There is a tantalising alternative for long-distance sea trade: a series of routes that could cut up to 40% off the length of journeys made via the Suez Canal. But there is a catch: the Northern Sea Route (NSR), North-West Passage (NWP) and Transpolar Sea Route (TSR) cross an ocean covered in ice. Could the Arctic be a viable option for commercial shipping?
Increasingly, yes — and for a worrying reason. The Arctic is warming four times faster than the global average. Since 1978 ice cover has shrunk by roughly 78,000 square kilometres per year. In June 2023 a study in Nature Communications, a journal, suggested that the Arctic’s first ice-free summer could come as soon as the 2040s, even if the world significantly reduces its greenhouse-gas emissions. As ice thins and cold-water shipping technology advances, Arctic waters will become more easily navigable.
They are already getting busier, if from a low base. The most popular shipping route in the Arctic is the nsr, which is controlled by Russia. Trade volumes along the route increased by 755% between 2014 and 2022. Russia wants traffic to increase ten-fold from 2022 levels by 2035. In October it announced a joint venture with DP World, an Emirati logistics company, to develop Arctic container shipping. That month NewNew Shipping Line, a Chinese firm, completed its first round-trip on an Arctic route between Shanghai and St Petersburg.
But Arctic shipping remains negligible by world standards. In 2022 fewer than 1,700 ships entered the Arctic; over 23,000 went through the Suez Canal and 14,000 through the Panama Canal. Shipping along northern routes remains seasonal: most voyages are made in the summer. The nwp has more ice than the nsr and attracts less traffic. The tsr will be navigable only by heavy icebreakers until its ice melts sufficiently. All this makes insurers wary. Poor mapping, combined with extreme and unpredictable weather, increases the likelihood of accidents. And time savings are uncertain. According to a study published in April 2023 in Geophysical Research Letters, another journal, delays due to sea fog account for 23-27% of sailing time along the nwp and 4-11% along the nsr. Arctic navigation requires expertise and specialist ships. Both come at a cost.

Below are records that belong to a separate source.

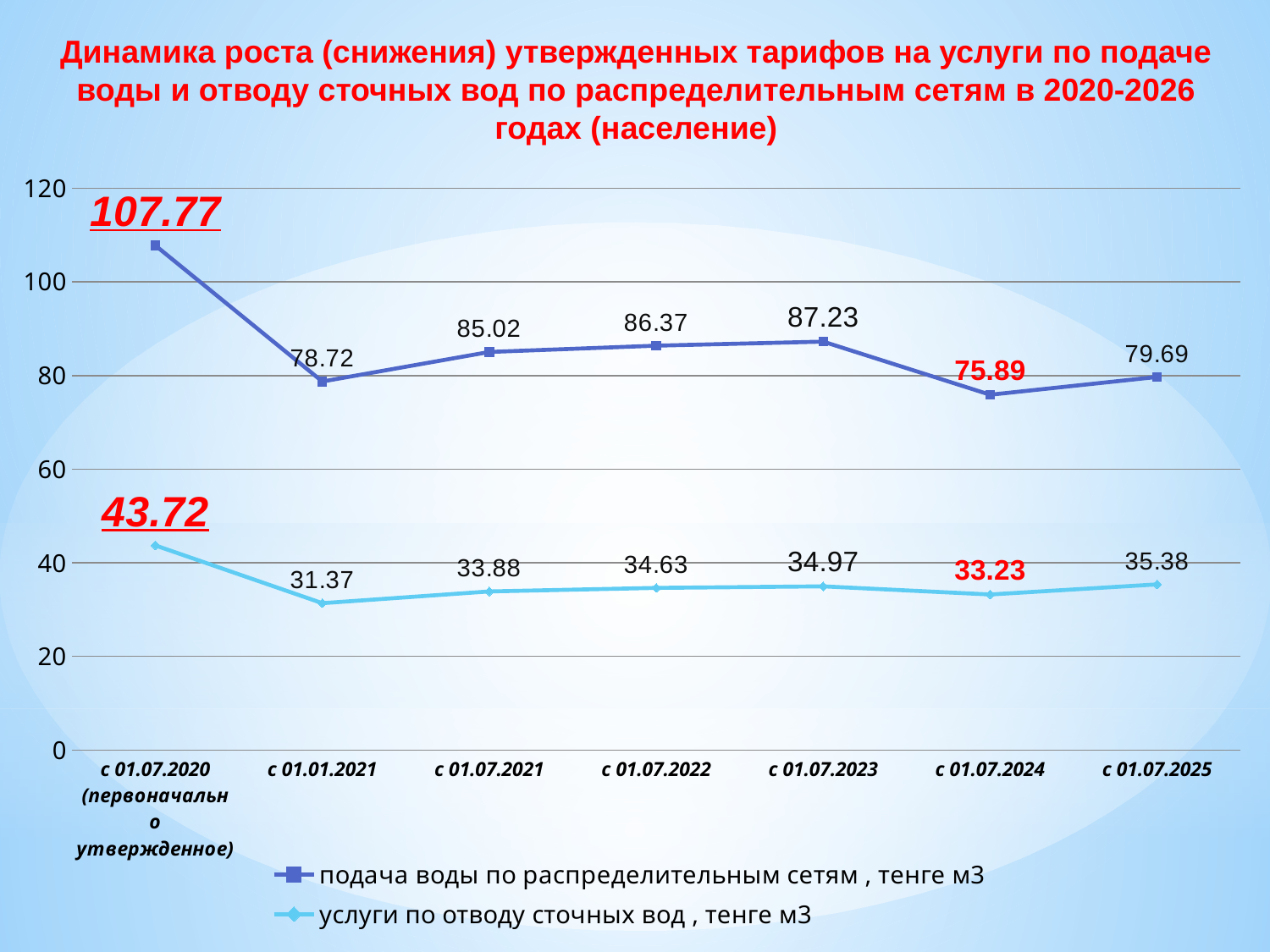
At which date is the value of 'услуги по отводу сточных вод , тенге м3' highest? с 01.07.2020 (первоначально утвержденное) Is the value of 'подача воды по распределительным сетям , тенге м3' at 'с 01.07.2020 (первоначально утвержденное)' greater or less than 100? greater What type of chart is shown on the slide? line chart What is the value of 'услуги по отводу сточных вод , тенге м3' at 'с 01.07.2024'? 33.23 At which date is the value of 'подача воды по распределительным сетям , тенге м3' lowest? с 01.07.2024 Does the value of 'подача воды по распределительным сетям , тенге м3' rise or fall from 'с 01.01.2021' to 'с 01.07.2023'? rise What is the value of 'подача воды по распределительным сетям , тенге м3' at 'с 01.07.2023'? 87.23 What is the difference between the 'подача воды по распределительным сетям , тенге м3' values at 'с 01.07.2020 (первоначально утвержденное)' and 'с 01.01.2021'? 29.05 Which is larger: the 'услуги по отводу сточных вод , тенге м3' value at 'с 01.07.2025' or at 'с 01.07.2024'? с 01.07.2025 How many data points are plotted for the series 'подача воды по распределительным сетям , тенге м3'? 7 What is the value of 'подача воды по распределительным сетям , тенге м3' at 'с 01.07.2020 (первоначально утвержденное)'? 107.77 How many series does the legend list? 2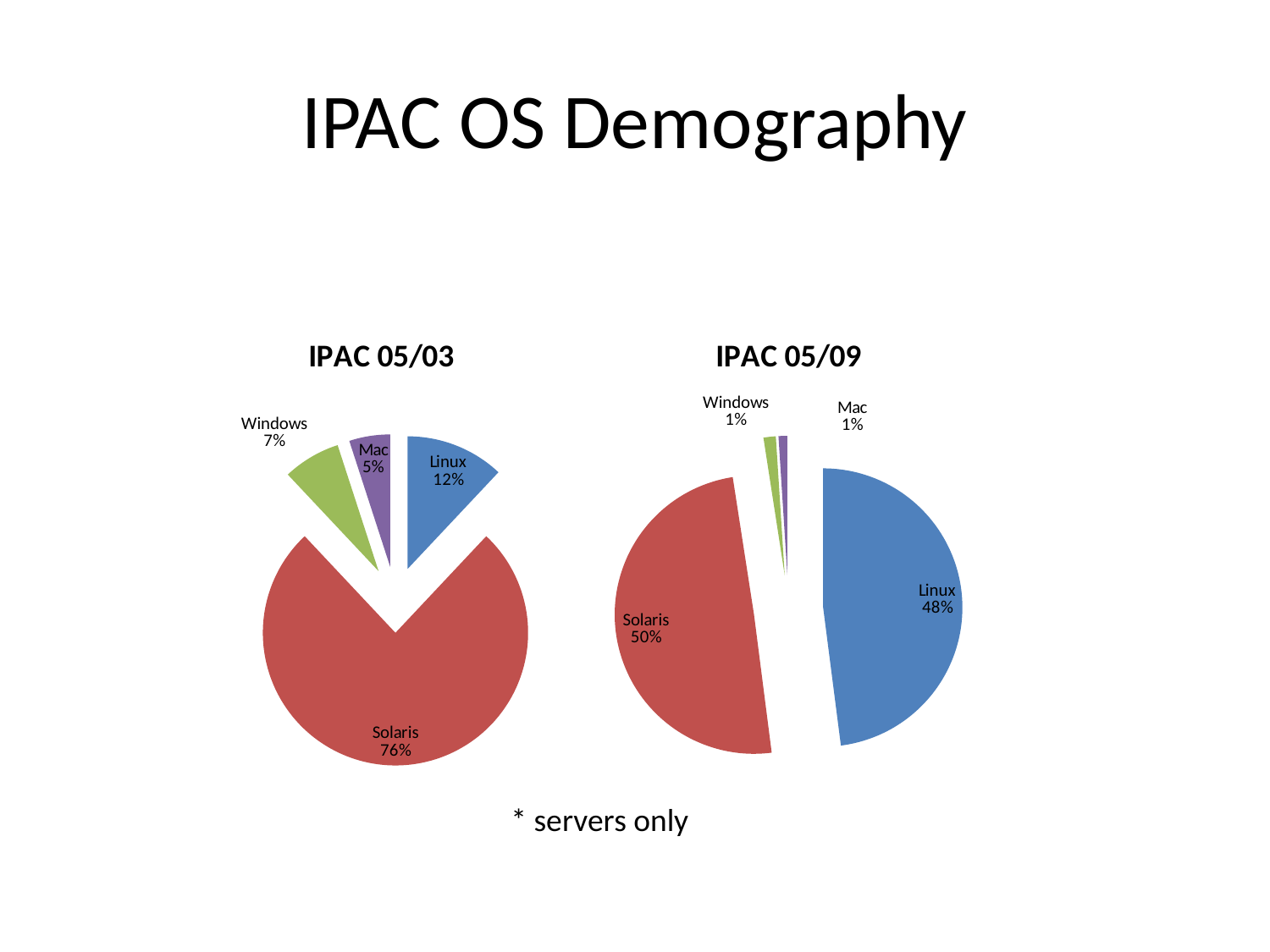
In the IPAC 05/09 chart, what share does Solaris have? 50% In the IPAC 05/03 chart, what share does Solaris have? 76% In the IPAC 05/09 chart, which operating system has the largest slice? Solaris In the IPAC 05/03 chart, which operating system has the smallest slice? Mac In the IPAC 05/03 chart, which is larger, the Windows share or the Mac share? Windows In the IPAC 05/09 chart, what share does Linux have? 48% How many slices does the IPAC 05/09 chart have? 4 In the IPAC 05/03 chart, which operating system has the largest slice? Solaris What is the title of the chart on the right of the slide? IPAC 05/09 In the IPAC 05/03 chart, what is the difference between the Solaris and Linux shares? 64% What kind of chart is the IPAC 05/03 chart? Pie chart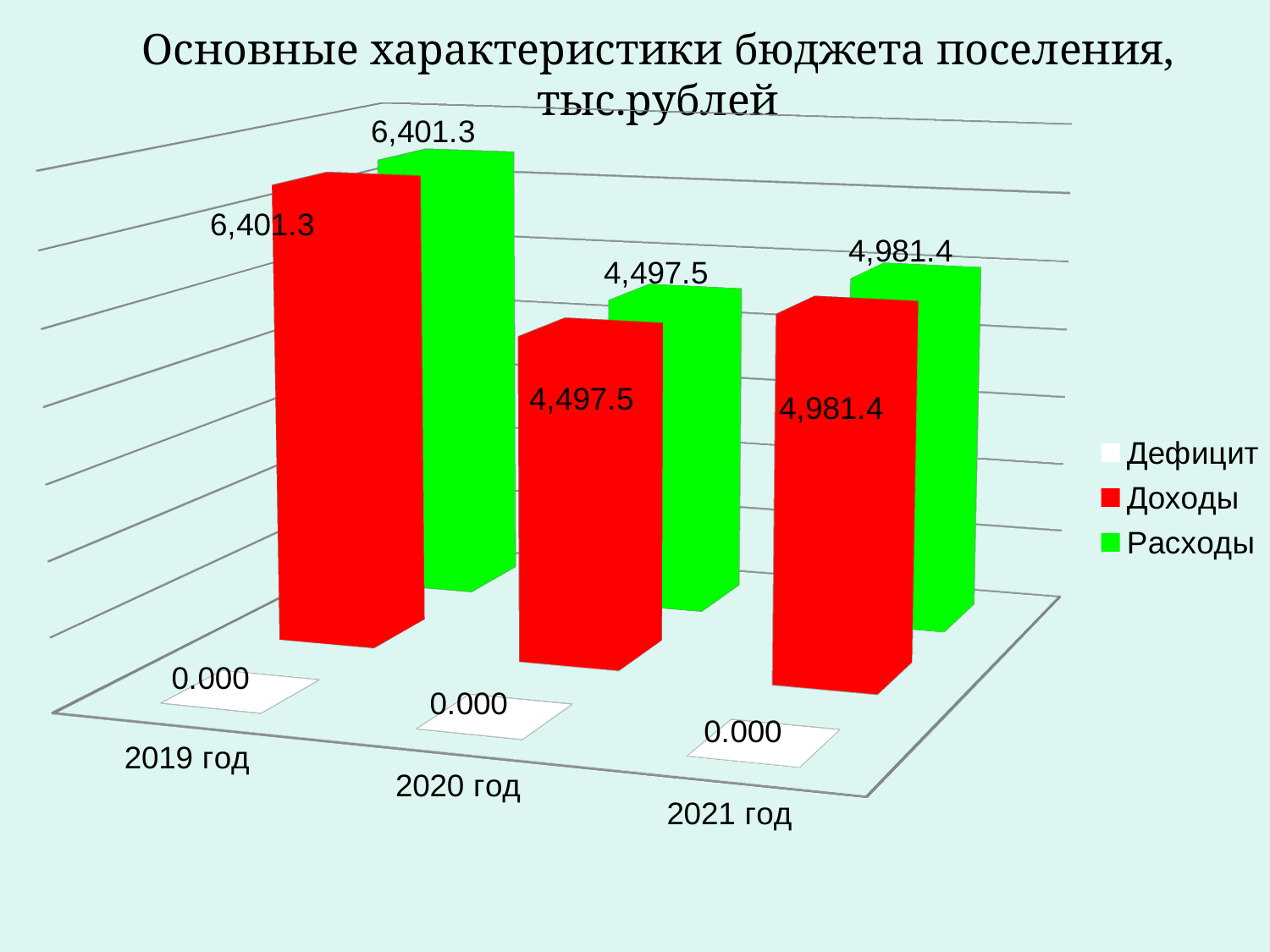
In which year is Доходы the highest? 2019 год How many years are shown on the x axis? 3 What is the value of Дефицит for 2020 год? 0.000 What is the difference between Доходы in 2019 год and Доходы in 2020 год? 1,903.8 What is the value of Расходы for 2020 год? 4,497.5 What is the difference between Расходы in 2021 год and Расходы in 2020 год? 483.9 Which is larger: Доходы in 2020 год or Доходы in 2021 год? Доходы in 2021 год What is the value of Доходы for 2021 год? 4,981.4 What kind of chart is shown on the slide? Bar chart What is the value of Доходы for 2019 год? 6,401.3 In which year is Расходы the lowest? 2020 год How many series does the legend list? 3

Mounting geopolitical tensions will also hinder trans-Arctic shipping, at least in the medium term. Ships must have permission from Russian authorities to sail along the nsr: almost no Western vessels use it. Canada and America disagree on transit rules along the nwp. Eventually, as the Arctic warms further and international waters along the TSR open up, political tussling may become less important.